Similarly, auditory enhancement: could we hear things fainter than our ears detect, or have them serve as a stethoscope? Could we detect far off cries for help that our ears can’t? Of course, that could be misused, too, to eavesdrop on conversations. Interesting ethical issues come in.
And we’ve already heard about the potential to measure one’s movement, blood pressure, pulse, temperature, and maybe even blood sugar, to track one’s health. The fit bands are getting smarter and more capable.
There is the possibility for other things we personally can’t directly track: measuring ambient temperatures quantitatively, and air pressure are both already possible and in some devices. The thermometer could be a health and weather guide, and a barometer/altimeter would be valuable for hiking in addition to weather.
The combination of reporting these could be valuable too. Sensor nets, where the data from many micro sensors are aggregated have interesting possibilities. Either with known combinations, such as aggregating temperature and air pressure help with weather, or machine learning where for example we include sensitive motion detectors, and might be able to learn to predict earthquakes like supposedly animals can. Sounds too could be used to triangulate on cries for help, and material detectors could help locate sources of pollution.
We’ve done amazing things with technology, and sensors are both shrinking and getting more powerful.

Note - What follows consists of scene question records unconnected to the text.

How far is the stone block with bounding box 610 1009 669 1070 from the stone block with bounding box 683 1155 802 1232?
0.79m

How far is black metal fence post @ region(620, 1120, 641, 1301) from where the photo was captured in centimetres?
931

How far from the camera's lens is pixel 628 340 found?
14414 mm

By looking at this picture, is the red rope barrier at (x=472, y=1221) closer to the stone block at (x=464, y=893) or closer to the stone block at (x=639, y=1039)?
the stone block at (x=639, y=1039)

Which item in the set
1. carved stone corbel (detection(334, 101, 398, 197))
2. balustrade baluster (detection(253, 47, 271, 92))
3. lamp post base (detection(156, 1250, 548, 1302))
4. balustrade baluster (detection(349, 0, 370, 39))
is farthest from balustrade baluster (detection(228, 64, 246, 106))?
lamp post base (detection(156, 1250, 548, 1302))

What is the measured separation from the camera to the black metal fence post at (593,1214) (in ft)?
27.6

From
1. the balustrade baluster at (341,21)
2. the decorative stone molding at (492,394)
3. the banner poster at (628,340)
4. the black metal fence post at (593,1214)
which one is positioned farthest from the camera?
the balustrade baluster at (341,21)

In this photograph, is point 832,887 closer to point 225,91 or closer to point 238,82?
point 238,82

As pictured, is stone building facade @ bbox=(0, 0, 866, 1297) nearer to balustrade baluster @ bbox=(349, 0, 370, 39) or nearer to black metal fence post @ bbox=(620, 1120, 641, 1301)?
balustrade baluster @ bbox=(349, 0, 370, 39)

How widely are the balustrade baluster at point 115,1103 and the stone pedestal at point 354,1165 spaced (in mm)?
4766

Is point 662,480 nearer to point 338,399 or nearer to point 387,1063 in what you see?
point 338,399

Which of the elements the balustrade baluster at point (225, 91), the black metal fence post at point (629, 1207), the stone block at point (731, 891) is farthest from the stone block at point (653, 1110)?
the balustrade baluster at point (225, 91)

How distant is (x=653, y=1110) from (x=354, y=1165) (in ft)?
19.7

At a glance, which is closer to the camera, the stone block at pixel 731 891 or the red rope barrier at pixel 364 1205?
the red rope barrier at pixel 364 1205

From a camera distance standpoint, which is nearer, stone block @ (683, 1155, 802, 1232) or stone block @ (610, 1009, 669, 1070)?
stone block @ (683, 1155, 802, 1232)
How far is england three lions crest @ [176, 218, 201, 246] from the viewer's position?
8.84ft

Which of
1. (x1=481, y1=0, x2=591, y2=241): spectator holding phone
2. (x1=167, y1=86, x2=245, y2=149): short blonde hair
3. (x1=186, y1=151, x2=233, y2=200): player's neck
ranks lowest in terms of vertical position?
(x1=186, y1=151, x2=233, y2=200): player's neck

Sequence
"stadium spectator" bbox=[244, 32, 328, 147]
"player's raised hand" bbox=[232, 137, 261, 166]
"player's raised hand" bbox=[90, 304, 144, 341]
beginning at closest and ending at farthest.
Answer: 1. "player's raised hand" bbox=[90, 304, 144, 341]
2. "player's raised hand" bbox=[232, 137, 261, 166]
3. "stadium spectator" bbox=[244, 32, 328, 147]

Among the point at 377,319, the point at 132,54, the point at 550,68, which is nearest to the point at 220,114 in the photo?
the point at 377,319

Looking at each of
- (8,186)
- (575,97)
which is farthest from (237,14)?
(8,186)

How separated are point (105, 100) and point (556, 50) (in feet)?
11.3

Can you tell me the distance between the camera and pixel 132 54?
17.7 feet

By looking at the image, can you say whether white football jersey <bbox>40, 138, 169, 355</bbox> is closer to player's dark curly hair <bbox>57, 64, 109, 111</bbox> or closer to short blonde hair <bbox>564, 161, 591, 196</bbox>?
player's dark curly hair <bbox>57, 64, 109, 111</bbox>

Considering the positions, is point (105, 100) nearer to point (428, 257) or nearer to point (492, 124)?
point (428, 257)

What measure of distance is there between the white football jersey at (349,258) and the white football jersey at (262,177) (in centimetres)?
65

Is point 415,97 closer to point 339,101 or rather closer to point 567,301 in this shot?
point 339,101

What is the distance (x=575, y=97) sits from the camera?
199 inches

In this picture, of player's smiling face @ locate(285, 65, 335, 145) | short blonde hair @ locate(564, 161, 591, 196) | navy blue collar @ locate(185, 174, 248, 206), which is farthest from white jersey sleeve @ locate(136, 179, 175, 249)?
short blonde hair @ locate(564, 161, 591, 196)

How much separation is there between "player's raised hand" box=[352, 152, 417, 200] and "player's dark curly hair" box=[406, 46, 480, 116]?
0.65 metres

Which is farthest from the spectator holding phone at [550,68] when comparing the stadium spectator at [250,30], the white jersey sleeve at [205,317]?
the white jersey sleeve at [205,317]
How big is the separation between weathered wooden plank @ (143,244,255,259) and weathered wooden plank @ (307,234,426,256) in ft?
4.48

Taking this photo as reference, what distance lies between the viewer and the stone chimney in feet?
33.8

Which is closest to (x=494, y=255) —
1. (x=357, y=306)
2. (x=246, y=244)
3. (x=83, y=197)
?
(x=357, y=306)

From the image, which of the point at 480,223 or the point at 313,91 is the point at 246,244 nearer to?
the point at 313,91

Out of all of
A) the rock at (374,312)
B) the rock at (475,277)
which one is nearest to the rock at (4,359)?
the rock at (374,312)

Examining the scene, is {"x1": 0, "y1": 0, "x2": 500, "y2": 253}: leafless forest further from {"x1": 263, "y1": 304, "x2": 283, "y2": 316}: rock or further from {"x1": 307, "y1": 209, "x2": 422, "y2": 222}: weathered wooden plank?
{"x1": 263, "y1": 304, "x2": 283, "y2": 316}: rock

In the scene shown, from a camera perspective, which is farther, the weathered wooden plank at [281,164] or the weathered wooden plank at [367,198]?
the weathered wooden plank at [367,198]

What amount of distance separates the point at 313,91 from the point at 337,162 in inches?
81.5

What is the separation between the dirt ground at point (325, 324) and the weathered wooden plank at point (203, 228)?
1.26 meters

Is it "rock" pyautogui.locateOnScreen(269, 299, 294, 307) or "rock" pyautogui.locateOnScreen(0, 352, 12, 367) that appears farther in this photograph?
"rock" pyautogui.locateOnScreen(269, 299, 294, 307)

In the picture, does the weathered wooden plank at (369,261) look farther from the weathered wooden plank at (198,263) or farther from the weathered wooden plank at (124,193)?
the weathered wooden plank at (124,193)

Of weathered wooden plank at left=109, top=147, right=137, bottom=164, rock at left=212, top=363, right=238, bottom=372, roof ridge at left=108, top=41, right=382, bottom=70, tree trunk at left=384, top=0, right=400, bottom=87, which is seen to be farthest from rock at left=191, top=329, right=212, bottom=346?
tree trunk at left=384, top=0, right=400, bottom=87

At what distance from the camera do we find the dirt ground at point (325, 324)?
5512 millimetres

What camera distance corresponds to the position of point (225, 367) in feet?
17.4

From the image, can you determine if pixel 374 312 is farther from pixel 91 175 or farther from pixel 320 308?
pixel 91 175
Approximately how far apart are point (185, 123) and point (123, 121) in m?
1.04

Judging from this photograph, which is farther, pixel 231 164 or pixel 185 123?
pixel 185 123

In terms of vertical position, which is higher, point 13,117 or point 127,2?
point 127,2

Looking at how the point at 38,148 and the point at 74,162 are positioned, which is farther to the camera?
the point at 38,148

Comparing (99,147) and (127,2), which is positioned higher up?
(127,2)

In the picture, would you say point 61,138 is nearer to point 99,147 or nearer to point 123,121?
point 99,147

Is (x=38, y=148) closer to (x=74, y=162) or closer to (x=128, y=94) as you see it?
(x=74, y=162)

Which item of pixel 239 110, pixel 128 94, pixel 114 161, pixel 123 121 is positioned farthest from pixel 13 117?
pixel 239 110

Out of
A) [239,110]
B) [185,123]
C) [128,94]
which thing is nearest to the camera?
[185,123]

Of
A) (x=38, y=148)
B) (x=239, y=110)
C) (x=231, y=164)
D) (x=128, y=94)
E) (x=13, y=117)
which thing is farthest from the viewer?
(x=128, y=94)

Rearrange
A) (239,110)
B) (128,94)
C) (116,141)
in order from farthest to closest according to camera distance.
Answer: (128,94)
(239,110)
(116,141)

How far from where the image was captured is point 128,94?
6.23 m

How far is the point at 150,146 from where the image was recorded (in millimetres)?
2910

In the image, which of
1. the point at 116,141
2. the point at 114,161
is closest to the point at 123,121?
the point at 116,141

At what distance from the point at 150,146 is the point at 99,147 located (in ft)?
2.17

Imagine having sensors scattered about your body in various wearables and integrating that data in known ways, and agreeing for anonymous aggregation for data mining. Yes, there are concerns, but benefits too.
We can put these together in interesting ways, notifications of things we should pay attention to, or just curiosity to observe things our natural senses can’t detect. We can open up the world in powerful ways to support being more informed and more productive. It’s up to us to harness it in worthwhile ways.